Grade inflation is a problem across American higher education, amid worries that an A, meant to reward outstanding work, loses meaning if most students get one as a matter of course.
With this kind of inflation, A grades say less to employers and graduate school admissions officers as indicators that a student is an appealing prospect.
The new grading system — voted on by professors in recent days and announced Wednesday — works like this: in a given course a teacher can award an A to no more than 20 percent of the students, with an allowance for up to four extra A’s.
There is no limit to scores of A minus or lower in the new system, which is scheduled to take effect in the academic year starting in the autumn of 2027, Harvard said.
Faculty members voted 458 to 201 to use the new grading scheme.
In the 2024-2025 academic year about two thirds of the grades handed out to undergraduates at Harvard were A’s, according to the student handbook.
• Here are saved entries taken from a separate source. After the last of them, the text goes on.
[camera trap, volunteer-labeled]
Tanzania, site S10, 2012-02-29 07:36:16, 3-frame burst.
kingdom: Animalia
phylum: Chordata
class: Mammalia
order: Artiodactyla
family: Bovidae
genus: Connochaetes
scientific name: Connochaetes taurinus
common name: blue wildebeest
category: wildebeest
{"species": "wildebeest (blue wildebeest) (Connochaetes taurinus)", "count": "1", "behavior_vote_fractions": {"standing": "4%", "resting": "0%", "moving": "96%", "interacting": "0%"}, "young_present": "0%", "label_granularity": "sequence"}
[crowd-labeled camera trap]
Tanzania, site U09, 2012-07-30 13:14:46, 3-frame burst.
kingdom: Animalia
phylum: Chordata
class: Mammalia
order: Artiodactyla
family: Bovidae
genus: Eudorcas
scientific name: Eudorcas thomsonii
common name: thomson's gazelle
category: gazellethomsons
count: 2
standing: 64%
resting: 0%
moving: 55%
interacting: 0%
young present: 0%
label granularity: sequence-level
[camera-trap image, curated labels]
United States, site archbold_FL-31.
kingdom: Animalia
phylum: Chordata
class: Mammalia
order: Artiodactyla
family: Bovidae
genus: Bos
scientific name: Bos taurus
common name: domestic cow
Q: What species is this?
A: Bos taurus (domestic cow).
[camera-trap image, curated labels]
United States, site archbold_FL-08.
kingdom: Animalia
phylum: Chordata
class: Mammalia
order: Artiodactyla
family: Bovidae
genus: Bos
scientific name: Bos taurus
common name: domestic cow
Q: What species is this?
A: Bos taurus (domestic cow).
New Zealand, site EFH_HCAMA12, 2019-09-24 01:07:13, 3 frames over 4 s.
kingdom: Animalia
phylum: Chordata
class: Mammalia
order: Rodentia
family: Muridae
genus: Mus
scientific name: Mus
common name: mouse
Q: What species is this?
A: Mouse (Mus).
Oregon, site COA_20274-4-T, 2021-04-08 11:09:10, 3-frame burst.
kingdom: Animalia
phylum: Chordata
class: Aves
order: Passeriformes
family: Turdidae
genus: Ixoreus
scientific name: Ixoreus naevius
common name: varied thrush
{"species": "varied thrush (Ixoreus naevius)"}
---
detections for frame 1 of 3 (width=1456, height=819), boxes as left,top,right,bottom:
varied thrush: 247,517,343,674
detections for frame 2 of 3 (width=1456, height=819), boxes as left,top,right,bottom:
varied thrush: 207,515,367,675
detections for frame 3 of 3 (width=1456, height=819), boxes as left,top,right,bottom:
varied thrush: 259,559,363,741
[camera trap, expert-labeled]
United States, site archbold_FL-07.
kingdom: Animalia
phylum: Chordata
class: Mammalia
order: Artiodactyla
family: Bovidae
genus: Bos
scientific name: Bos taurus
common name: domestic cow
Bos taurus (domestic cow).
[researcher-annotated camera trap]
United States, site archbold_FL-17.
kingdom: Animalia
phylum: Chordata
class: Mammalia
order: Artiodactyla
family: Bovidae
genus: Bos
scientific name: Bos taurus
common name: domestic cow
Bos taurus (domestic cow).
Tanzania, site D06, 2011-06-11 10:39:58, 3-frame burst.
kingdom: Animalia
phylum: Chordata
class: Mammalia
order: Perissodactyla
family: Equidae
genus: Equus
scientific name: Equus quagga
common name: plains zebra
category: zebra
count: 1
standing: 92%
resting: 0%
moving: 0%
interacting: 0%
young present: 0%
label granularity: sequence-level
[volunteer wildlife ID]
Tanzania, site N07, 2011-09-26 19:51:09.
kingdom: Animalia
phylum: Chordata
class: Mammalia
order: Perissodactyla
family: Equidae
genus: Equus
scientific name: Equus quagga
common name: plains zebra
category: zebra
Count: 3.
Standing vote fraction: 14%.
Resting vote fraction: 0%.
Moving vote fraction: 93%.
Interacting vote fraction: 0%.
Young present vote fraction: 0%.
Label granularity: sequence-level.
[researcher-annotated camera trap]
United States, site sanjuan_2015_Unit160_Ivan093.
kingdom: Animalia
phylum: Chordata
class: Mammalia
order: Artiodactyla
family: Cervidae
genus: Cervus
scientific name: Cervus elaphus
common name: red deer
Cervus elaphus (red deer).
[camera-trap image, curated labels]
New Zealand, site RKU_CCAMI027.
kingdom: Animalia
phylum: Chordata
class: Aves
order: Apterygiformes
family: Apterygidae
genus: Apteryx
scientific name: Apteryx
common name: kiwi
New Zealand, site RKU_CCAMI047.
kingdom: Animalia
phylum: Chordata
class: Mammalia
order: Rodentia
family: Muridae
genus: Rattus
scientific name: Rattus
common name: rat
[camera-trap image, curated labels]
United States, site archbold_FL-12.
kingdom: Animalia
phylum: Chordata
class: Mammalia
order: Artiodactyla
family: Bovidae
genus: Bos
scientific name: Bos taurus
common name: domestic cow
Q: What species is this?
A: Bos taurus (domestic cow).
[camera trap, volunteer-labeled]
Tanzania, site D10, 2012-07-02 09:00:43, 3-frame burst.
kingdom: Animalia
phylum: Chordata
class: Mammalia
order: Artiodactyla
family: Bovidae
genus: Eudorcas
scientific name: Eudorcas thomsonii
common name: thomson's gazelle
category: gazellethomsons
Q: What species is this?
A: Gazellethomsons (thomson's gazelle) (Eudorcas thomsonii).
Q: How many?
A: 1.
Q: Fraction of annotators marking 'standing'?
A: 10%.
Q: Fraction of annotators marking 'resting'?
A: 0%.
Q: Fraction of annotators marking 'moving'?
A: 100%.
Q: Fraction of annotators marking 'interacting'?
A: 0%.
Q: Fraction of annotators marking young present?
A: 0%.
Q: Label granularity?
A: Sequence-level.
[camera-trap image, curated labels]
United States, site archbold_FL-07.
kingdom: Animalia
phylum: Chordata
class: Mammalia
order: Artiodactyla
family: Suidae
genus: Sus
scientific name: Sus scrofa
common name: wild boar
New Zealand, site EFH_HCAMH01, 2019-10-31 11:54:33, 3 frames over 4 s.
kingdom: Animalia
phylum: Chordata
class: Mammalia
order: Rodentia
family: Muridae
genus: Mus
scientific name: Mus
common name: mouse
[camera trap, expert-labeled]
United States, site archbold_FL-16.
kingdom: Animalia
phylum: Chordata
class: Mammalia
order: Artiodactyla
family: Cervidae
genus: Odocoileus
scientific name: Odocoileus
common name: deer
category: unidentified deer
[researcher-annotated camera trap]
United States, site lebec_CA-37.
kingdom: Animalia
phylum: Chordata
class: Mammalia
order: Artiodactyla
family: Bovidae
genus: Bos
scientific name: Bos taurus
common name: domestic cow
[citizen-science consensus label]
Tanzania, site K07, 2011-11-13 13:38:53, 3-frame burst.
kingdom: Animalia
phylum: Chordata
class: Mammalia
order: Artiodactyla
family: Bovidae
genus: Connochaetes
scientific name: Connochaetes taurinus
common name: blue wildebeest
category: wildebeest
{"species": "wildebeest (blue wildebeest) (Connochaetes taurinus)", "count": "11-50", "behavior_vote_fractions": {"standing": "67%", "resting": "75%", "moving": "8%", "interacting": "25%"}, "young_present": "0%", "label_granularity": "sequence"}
This new system will bring that ratio down to 2010 levels, when a third of grades were A’s, the Harvard Gazette student newspaper reported.
Faculty members released a statement welcoming the change.
“This matters for our students above all. A Harvard A grade will now tell them, as well as employers and graduate schools, something real about what a student has achieved,” the statement said.
But students do not like the idea, with 85 percent saying they oppose the new system in a poll carried out in February, according to the newspaper.
“This is a consequential vote,” said Amanda Claybaugh, the dean of undergraduate education.